In 2008, Eberwine was the recipient of a National Institutes of Health Director's Pioneer Award to fund his research into mRNA. His research had focused on the concept of transferring the catalog of RNA molecules from one cell to another in a way that made the recipient cells' survival dependent on the donor RNA. The following year, his research team changed a neuron into an astrocyte-like cell. His research into reprogramming cells led to the possibility for a new type of cell-based therapy for neurodegenerative and other diseases. His research partner Jai-Yoon Sul described their research as "overturn[ing] the notion that all cells are permanently hardwired with little ability to change their physiology." A few years later, he also became the first to change two different cell types into a heart cell using mRNAs and earned the Senior Scholar Award from Ellison Medical Foundation for Aging Research.

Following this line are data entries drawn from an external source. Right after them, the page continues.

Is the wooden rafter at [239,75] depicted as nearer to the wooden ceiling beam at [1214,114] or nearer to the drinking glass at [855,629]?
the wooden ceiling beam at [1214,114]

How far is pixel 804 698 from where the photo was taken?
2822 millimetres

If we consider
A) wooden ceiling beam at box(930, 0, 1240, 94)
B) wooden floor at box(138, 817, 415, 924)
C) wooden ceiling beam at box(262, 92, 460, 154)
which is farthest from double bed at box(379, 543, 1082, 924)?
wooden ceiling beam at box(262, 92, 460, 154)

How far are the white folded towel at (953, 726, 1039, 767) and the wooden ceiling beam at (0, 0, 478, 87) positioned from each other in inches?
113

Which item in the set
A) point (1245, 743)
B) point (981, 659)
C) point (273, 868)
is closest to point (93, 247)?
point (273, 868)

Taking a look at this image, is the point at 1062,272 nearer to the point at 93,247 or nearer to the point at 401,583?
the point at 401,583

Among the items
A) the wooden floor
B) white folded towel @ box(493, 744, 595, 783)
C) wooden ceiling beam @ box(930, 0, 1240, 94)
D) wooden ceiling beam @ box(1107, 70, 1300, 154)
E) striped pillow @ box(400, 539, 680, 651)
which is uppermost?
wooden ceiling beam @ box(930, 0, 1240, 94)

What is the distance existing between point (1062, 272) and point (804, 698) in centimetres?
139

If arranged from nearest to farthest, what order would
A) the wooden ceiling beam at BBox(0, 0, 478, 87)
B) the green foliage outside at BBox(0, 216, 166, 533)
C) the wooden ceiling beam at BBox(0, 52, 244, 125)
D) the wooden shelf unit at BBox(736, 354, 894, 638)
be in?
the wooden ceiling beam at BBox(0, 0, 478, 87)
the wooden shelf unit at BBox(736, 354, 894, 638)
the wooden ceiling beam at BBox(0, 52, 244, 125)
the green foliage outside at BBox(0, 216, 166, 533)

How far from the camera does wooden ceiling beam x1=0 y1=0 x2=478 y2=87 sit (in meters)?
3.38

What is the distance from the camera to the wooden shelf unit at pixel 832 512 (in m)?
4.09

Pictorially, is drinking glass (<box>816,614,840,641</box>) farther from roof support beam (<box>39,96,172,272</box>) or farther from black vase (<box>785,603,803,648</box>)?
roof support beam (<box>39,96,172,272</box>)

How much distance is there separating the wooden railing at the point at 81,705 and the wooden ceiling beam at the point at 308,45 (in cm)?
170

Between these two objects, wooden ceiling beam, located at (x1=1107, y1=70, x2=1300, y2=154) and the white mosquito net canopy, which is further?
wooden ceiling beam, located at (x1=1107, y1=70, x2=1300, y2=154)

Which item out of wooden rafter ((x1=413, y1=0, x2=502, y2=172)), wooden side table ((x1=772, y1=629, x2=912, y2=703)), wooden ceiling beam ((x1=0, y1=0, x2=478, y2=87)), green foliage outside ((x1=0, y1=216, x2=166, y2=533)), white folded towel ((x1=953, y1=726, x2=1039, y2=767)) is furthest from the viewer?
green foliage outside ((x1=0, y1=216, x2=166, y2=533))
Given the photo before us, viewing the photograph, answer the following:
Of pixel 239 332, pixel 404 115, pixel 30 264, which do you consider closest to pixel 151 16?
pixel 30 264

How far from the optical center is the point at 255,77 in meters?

Eberwine soon earned the 2012 McKnight Technological Innovations in Neuroscience Award from the Endowment Fund for Neuroscience to support his research into "developing and applying innovative technologies for studying the brain and its diseases." In 2014, he was elected a Fellow of the National Academy of Inventors. In 2017, Eberwine's research team became the first to sequence DNA from a single mitochondrion in an effort to cease mutations that drive some diseases. Following this discovery, he was named to an international team of researchers to better understand oxidative phosphorylation. He was also one of three researchers to receive the 2017 Scientific Innovations Award from the Brain Research Foundation. In 2019, he received his second NIH Director's Pioneer Award to fund his research into RNA structure within single cells in cortex and hippocampus tissue in the brains of mice and humans. His research also earned him an election into the National Academy of Medicine.